(Collected data entries)

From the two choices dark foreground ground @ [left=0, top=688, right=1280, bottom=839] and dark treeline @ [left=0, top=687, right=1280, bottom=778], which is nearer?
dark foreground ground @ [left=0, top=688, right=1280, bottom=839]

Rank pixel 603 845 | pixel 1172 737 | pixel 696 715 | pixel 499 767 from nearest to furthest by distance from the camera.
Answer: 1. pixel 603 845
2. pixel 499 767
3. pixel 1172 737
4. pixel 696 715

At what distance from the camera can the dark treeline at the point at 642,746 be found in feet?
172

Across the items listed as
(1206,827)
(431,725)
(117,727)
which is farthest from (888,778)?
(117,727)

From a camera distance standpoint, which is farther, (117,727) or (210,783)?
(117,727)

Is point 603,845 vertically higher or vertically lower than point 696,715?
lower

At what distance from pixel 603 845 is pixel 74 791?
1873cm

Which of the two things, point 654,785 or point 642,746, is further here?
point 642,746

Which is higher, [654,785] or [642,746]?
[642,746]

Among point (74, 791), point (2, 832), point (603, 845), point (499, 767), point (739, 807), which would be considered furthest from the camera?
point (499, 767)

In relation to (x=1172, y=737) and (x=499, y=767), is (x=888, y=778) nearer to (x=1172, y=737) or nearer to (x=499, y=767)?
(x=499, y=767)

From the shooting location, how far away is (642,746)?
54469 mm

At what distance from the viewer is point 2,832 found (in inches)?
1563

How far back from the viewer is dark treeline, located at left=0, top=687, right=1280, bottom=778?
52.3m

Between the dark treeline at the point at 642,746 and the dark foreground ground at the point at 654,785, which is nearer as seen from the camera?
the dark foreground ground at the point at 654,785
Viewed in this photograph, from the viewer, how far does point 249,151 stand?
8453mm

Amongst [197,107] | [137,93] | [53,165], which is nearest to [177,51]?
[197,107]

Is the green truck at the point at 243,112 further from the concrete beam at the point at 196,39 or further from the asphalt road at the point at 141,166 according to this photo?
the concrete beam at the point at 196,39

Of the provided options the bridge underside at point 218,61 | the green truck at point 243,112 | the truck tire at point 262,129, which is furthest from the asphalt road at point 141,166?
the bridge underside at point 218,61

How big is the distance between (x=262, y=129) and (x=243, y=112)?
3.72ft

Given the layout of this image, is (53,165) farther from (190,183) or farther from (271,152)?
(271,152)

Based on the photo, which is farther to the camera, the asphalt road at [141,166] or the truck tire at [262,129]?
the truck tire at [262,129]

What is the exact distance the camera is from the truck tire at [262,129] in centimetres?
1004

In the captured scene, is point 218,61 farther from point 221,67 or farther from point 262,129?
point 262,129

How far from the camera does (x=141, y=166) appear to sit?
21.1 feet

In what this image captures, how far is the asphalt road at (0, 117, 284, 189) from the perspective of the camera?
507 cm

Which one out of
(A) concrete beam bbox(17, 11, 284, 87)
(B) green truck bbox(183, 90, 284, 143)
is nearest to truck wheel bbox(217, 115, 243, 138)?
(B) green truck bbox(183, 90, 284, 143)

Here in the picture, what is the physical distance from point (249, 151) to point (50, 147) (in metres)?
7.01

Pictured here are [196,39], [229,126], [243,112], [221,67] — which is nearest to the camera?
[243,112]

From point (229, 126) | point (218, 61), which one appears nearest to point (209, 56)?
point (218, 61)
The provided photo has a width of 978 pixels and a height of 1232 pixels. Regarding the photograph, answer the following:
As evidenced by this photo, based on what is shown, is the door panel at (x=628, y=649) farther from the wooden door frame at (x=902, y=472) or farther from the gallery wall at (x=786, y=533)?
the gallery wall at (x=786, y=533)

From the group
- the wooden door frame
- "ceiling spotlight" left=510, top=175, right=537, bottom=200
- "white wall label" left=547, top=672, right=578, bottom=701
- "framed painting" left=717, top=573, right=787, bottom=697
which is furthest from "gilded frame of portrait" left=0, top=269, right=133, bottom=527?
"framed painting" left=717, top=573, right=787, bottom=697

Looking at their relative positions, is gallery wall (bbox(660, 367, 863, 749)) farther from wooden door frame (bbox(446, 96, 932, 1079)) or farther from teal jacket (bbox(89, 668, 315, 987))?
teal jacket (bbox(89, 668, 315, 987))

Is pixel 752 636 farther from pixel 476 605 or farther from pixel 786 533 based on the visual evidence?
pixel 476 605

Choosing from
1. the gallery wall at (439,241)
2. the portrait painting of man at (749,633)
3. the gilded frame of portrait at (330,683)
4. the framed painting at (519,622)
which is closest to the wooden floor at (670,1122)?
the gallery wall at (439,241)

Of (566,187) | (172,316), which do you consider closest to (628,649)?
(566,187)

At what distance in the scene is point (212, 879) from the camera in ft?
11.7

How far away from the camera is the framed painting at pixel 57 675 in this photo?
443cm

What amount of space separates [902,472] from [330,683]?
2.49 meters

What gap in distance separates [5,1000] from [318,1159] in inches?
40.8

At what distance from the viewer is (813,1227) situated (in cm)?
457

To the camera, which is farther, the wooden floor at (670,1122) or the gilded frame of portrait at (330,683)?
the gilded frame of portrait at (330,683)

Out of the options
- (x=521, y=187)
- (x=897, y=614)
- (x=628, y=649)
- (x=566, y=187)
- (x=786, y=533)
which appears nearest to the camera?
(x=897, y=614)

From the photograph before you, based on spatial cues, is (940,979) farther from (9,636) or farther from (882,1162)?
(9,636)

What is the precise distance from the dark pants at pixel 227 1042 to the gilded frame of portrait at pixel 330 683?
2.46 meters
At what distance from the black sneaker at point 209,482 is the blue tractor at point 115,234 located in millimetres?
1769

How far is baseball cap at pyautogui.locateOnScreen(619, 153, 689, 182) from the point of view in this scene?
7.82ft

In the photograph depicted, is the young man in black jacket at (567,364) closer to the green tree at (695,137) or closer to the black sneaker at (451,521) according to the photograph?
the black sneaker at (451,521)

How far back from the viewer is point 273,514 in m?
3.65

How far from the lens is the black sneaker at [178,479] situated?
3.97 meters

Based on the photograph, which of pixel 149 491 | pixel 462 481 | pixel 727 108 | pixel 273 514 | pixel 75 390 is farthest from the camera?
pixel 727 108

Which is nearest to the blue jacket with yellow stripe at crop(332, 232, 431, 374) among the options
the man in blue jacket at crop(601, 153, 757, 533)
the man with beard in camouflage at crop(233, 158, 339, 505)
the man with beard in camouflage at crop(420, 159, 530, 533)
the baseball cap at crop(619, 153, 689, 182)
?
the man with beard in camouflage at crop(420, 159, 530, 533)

**Stated task:**
Extract the full set of entries word for word.

**Written solution:**
From the two choices dark foreground ground @ [left=0, top=688, right=1280, bottom=839] and dark treeline @ [left=0, top=687, right=1280, bottom=778], which is nearer?
dark foreground ground @ [left=0, top=688, right=1280, bottom=839]

Rank pixel 603 845 | pixel 1172 737 | pixel 696 715 | pixel 499 767 from nearest to furthest by distance from the camera.
Answer: 1. pixel 603 845
2. pixel 499 767
3. pixel 1172 737
4. pixel 696 715

At what distance from the camera can the dark treeline at the point at 642,746 be found in feet?
172

Across the items listed as
(1206,827)
(431,725)
(117,727)
which is farthest from (888,778)?
(117,727)

From a camera distance standpoint, which is farther, (117,727) or (210,783)?
(117,727)

Is point 603,845 vertically higher or vertically lower than point 696,715?
lower

At what distance from pixel 603 845 is pixel 74 791?
1873cm

Which of the two things, point 654,785 or point 642,746, is further here?
point 642,746

Which is higher, [654,785] or [642,746]?
[642,746]

Among point (74, 791), point (2, 832), point (603, 845), point (499, 767), point (739, 807), which would be considered furthest from the camera?
point (499, 767)

In relation to (x=1172, y=737) and (x=499, y=767), is (x=888, y=778) nearer to (x=1172, y=737) or nearer to (x=499, y=767)?
(x=499, y=767)

From the shooting location, how far away is (642,746)?
54469 mm

At what distance from the viewer is point 2,832 found (in inches)?
1563

How far back from the viewer is dark treeline, located at left=0, top=687, right=1280, bottom=778?
52.3m

Between the dark treeline at the point at 642,746 and the dark foreground ground at the point at 654,785, which is nearer as seen from the camera?
the dark foreground ground at the point at 654,785
Viewed in this photograph, from the viewer, how far does point 249,151 stand?
8453mm

Amongst [197,107] | [137,93] | [53,165], which is nearest to [177,51]?
[197,107]

Is the green truck at the point at 243,112 further from the concrete beam at the point at 196,39 or further from the asphalt road at the point at 141,166 according to this photo?
the concrete beam at the point at 196,39

Of the provided options the bridge underside at point 218,61 | the green truck at point 243,112 | the truck tire at point 262,129, which is furthest from the asphalt road at point 141,166?
the bridge underside at point 218,61

How big is the distance between (x=262, y=129) and (x=243, y=112)?
3.72ft

Given the layout of this image, is (53,165) farther from (190,183) or farther from (271,152)?
(271,152)

Based on the photo, which is farther to the camera, the asphalt road at [141,166] or the truck tire at [262,129]?
the truck tire at [262,129]

What is the exact distance the camera is from the truck tire at [262,129] in centimetres?
1004

In the captured scene, is point 218,61 farther from point 221,67 or farther from point 262,129?
point 262,129

How far from the camera does (x=141, y=166) appear to sit?
21.1 feet

In what this image captures, how far is the asphalt road at (0, 117, 284, 189) from the perspective of the camera?
507 cm

Which one out of
(A) concrete beam bbox(17, 11, 284, 87)
(B) green truck bbox(183, 90, 284, 143)
is nearest to truck wheel bbox(217, 115, 243, 138)?
(B) green truck bbox(183, 90, 284, 143)

Here in the picture, what is the physical distance from point (249, 151) to point (50, 147) (in metres)?
7.01

Pictured here are [196,39], [229,126], [243,112], [221,67] — which is nearest to the camera?
[243,112]

From point (229, 126) | point (218, 61), which one appears nearest to point (209, 56)?
point (218, 61)
The provided photo has a width of 978 pixels and a height of 1232 pixels. Regarding the photograph, answer the following:
As evidenced by this photo, based on what is shown, is the door panel at (x=628, y=649) farther from the wooden door frame at (x=902, y=472) or farther from the gallery wall at (x=786, y=533)?
the gallery wall at (x=786, y=533)

From the group
- the wooden door frame
- "ceiling spotlight" left=510, top=175, right=537, bottom=200
- "white wall label" left=547, top=672, right=578, bottom=701
- "framed painting" left=717, top=573, right=787, bottom=697
which is furthest from "gilded frame of portrait" left=0, top=269, right=133, bottom=527?
"framed painting" left=717, top=573, right=787, bottom=697

Looking at their relative positions, is gallery wall (bbox(660, 367, 863, 749)) farther from wooden door frame (bbox(446, 96, 932, 1079)) or farther from teal jacket (bbox(89, 668, 315, 987))?
teal jacket (bbox(89, 668, 315, 987))

Is pixel 752 636 farther from pixel 476 605 or farther from pixel 786 533 based on the visual evidence?
pixel 476 605

Choosing from
1. the gallery wall at (439,241)
2. the portrait painting of man at (749,633)
3. the gilded frame of portrait at (330,683)
4. the framed painting at (519,622)
which is closest to the wooden floor at (670,1122)?
the gallery wall at (439,241)

Of (566,187) | (172,316), which do you consider closest to (628,649)?
(566,187)

At what distance in the scene is point (212, 879) from the camera in ft?
11.7

How far away from the camera is the framed painting at pixel 57 675 in this photo?
443cm

What amount of space separates [902,472] from [330,683]?
2.49 meters

What gap in distance separates [5,1000] from [318,1159] in inches?
40.8

At what distance from the viewer is (813,1227) situated (in cm)?
457

To the camera, which is farther, the wooden floor at (670,1122) or the gilded frame of portrait at (330,683)?
the gilded frame of portrait at (330,683)

Out of the options
- (x=521, y=187)
- (x=897, y=614)
- (x=628, y=649)
- (x=566, y=187)
- (x=786, y=533)
which appears nearest to the camera?
(x=897, y=614)

From the photograph before you, based on spatial cues, is (940,979) farther from (9,636) or farther from (882,1162)?
(9,636)

What is the precise distance from the dark pants at pixel 227 1042 to the gilded frame of portrait at pixel 330 683?
2.46 meters
At what distance from the black sneaker at point 209,482 is the blue tractor at point 115,234 located in millimetres?
1769

How far is baseball cap at pyautogui.locateOnScreen(619, 153, 689, 182) from the point of view in this scene?
7.82ft

In the photograph depicted, is the young man in black jacket at (567,364) closer to the green tree at (695,137) or closer to the black sneaker at (451,521) according to the photograph?
the black sneaker at (451,521)

How far back from the viewer is point 273,514 in m?
3.65

How far from the lens is the black sneaker at [178,479] situated?
3.97 meters

Based on the photograph, which of pixel 149 491 | pixel 462 481 | pixel 727 108 | pixel 273 514 | pixel 75 390 is farthest from the camera?
pixel 727 108

Which is nearest to the blue jacket with yellow stripe at crop(332, 232, 431, 374) among the options
the man in blue jacket at crop(601, 153, 757, 533)
the man with beard in camouflage at crop(233, 158, 339, 505)
the man with beard in camouflage at crop(420, 159, 530, 533)
the baseball cap at crop(619, 153, 689, 182)
?
the man with beard in camouflage at crop(420, 159, 530, 533)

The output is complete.